Task item:
Rewrite every caption below with "Hand Towels" changed to "Bath Towels" and everything else left as is. Leave the pictures out of your answer.
►
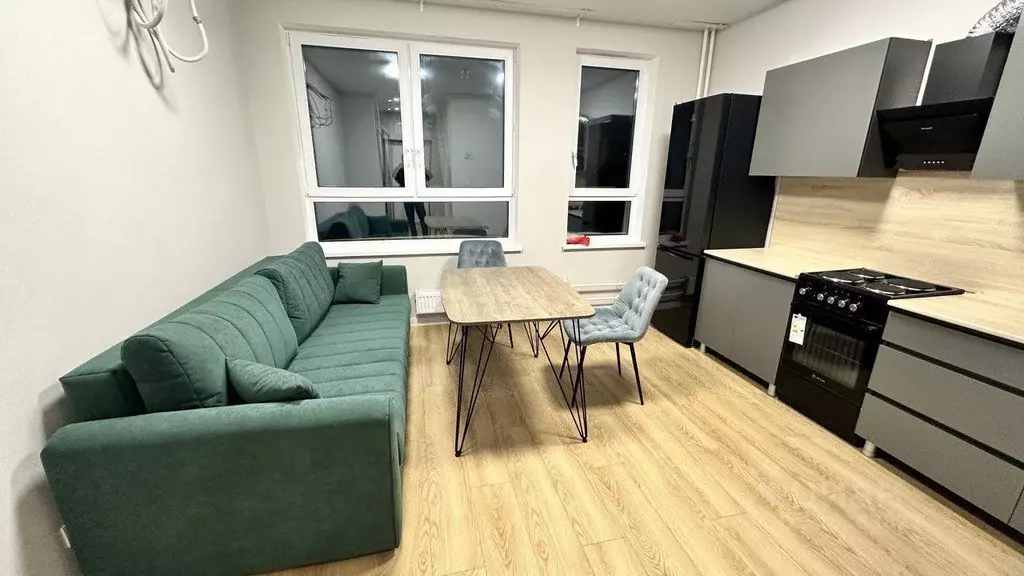 Студия Москва Ленинградское ш., 229Вк1 (22.0 м) - Фото 1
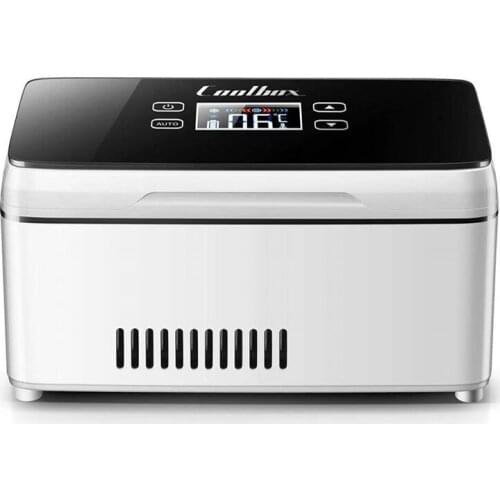 Portable Insulin Storage Cooler Bag Diabetic Insulin Cooler Box Digital Display Mini Fridge Car Refrigerator Ice Medicine Box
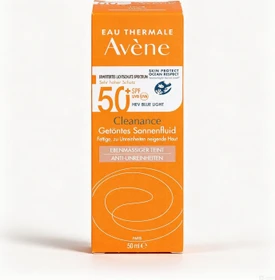 Pierre Fabre Avène Cleanance Sonnenfluid getönt LSF50+, 50ml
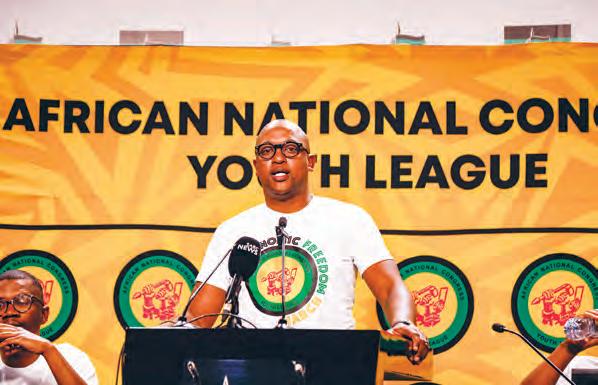 ANCYL claims organisational paralysis due to unemployment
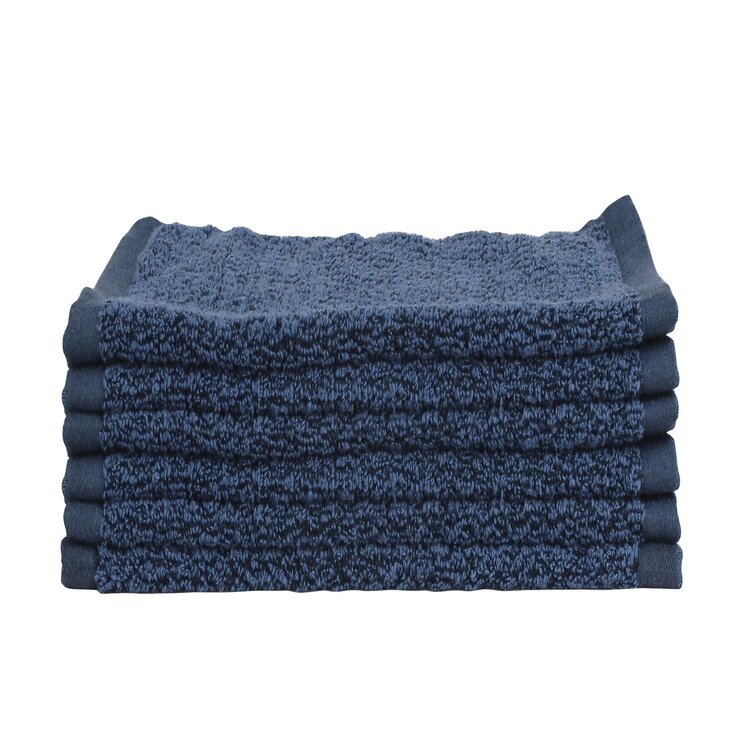 Aryon Cotton Blend Hand Towels (Set of 4) AllModern Color: Dusk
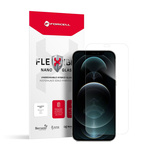 Szkło hybrydowe do iPhone 12 PRO MAX Forcell Flexible Nano Glass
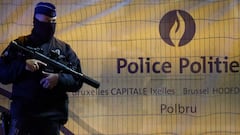 Video of terrorist in Brussels escaping on motorcycle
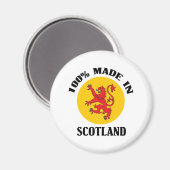 Made in Schotland Magneet (Voorkant / Achterkant)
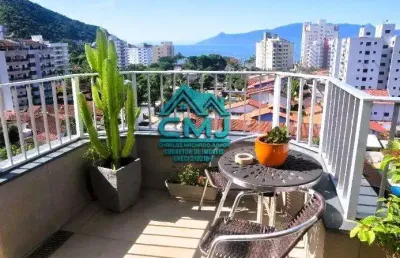 Apartamento para venda em caraguatatuba, martim de sá, 3 dormitórios, 2 suítes, 3 banheiros, 1 vaga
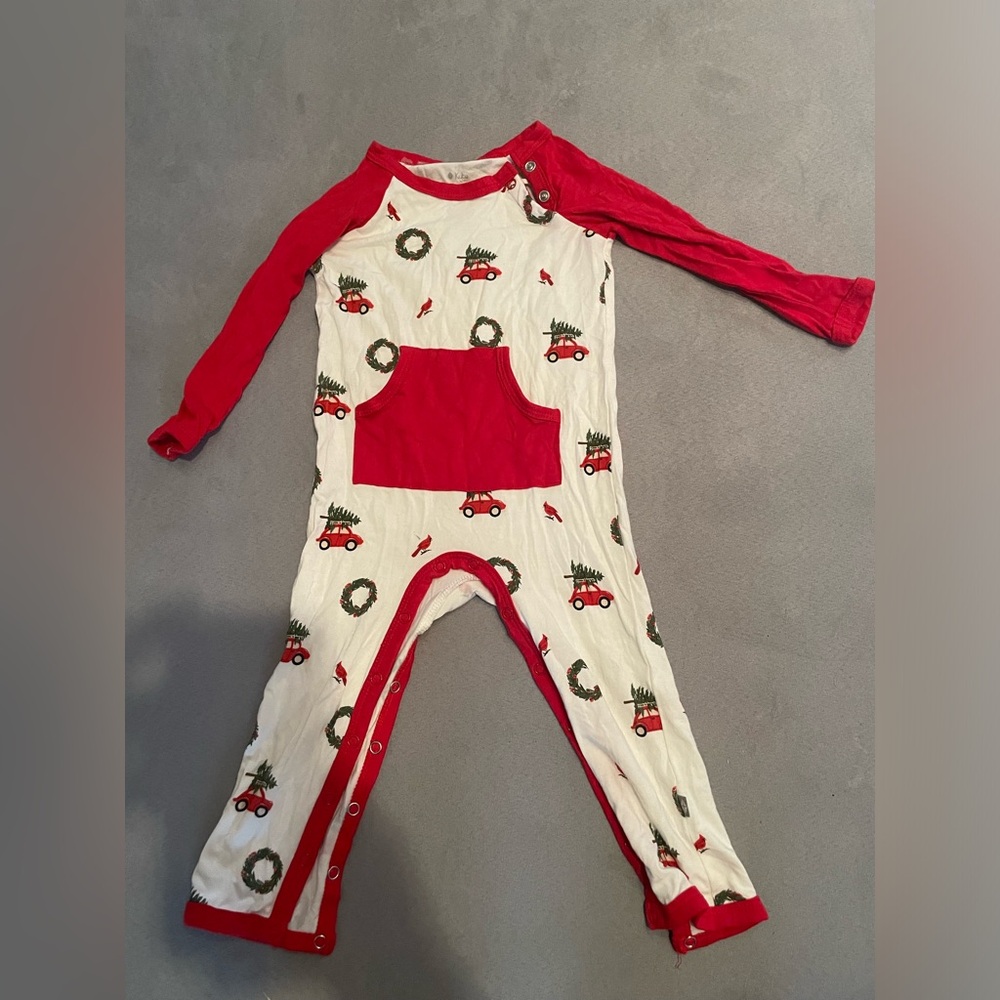 Kyte BABY long all in wreath, 12-18 months.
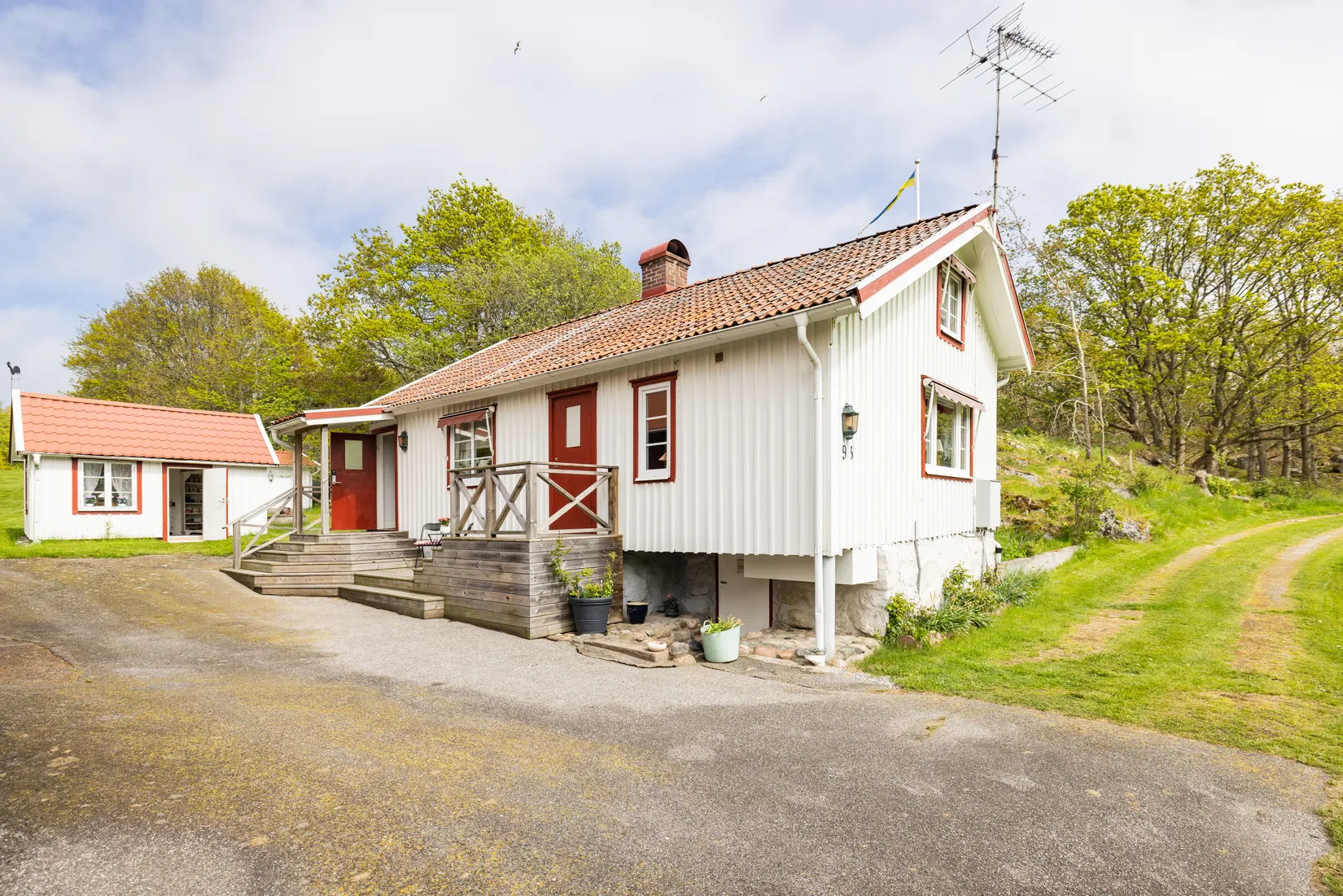 Villa, Hällenevägen 93, Hällene, Tjörn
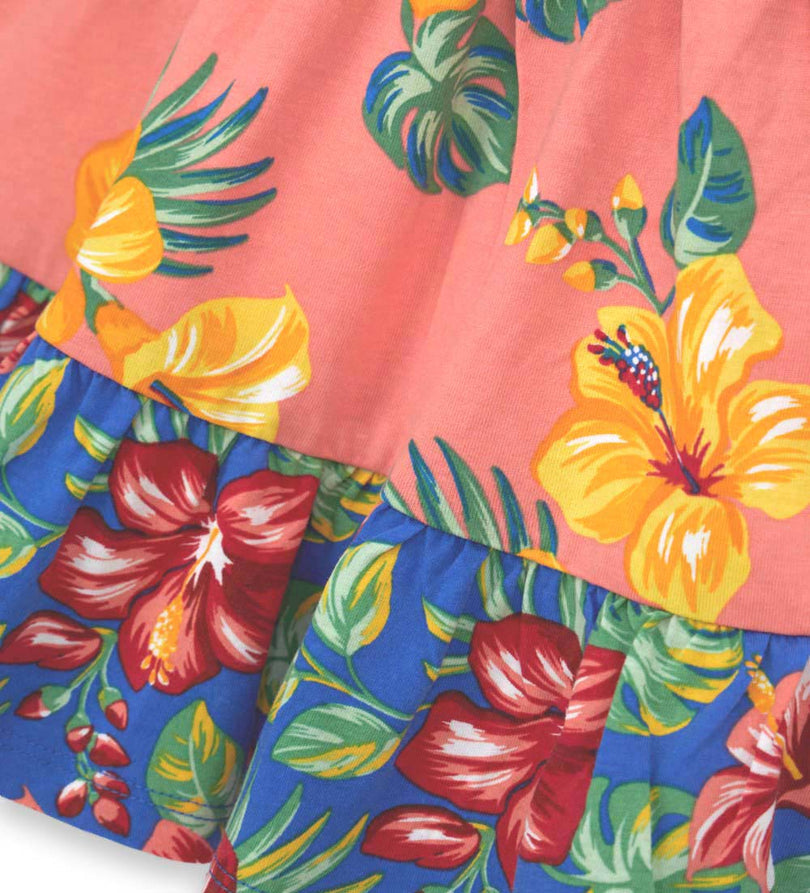 Girl - Printed dress
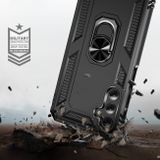 Kryt Magnetic Holder Armor na Samsung Galaxy A25 5G – Čierna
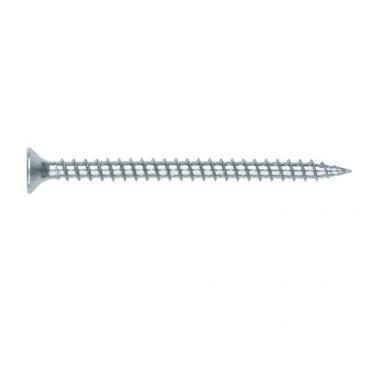 Tirafondo cabeza avellanada torx zincado 3x15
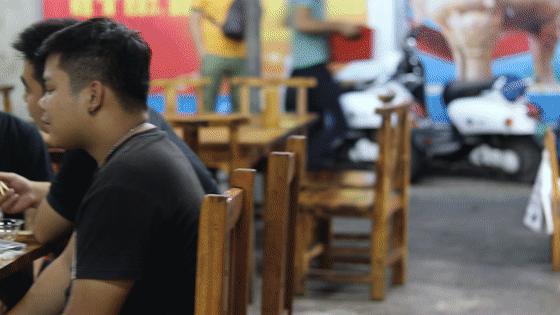 南宁路边夜市美食排行榜,南宁深夜路边摊鲜肉粉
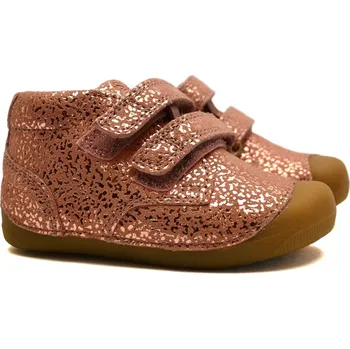 Chlapecké polobotky BUNDGAARD PETIT STRAP BG101229 9214 třpytivé Velikost: 26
◄
Task solution:
 Студия Москва Ленинградское ш., 229Вк1 (22.0 м) - Фото 1
 Portable Insulin Storage Cooler Bag Diabetic Insulin Cooler Box Digital Display Mini Fridge Car Refrigerator Ice Medicine Box
 Pierre Fabre Avène Cleanance Sonnenfluid getönt LSF50+, 50ml
 ANCYL claims organisational paralysis due to unemployment
 Aryon Cotton Blend Bath Towels (Set of 4) AllModern Color: Dusk
 Szkło hybrydowe do iPhone 12 PRO MAX Forcell Flexible Nano Glass
 Video of terrorist in Brussels escaping on motorcycle
 Made in Schotland Magneet (Voorkant / Achterkant)
 Apartamento para venda em caraguatatuba, martim de sá, 3 dormitórios, 2 suítes, 3 banheiros, 1 vaga
 Kyte BABY long all in wreath, 12-18 months.
 Villa, Hällenevägen 93, Hällene, Tjörn
 Girl - Printed dress
 Kryt Magnetic Holder Armor na Samsung Galaxy A25 5G – Čierna
 Tirafondo cabeza avellanada torx zincado 3x15
 南宁路边夜市美食排行榜,南宁深夜路边摊鲜肉粉
 Chlapecké polobotky BUNDGAARD PETIT STRAP BG101229 9214 třpytivé Velikost: 26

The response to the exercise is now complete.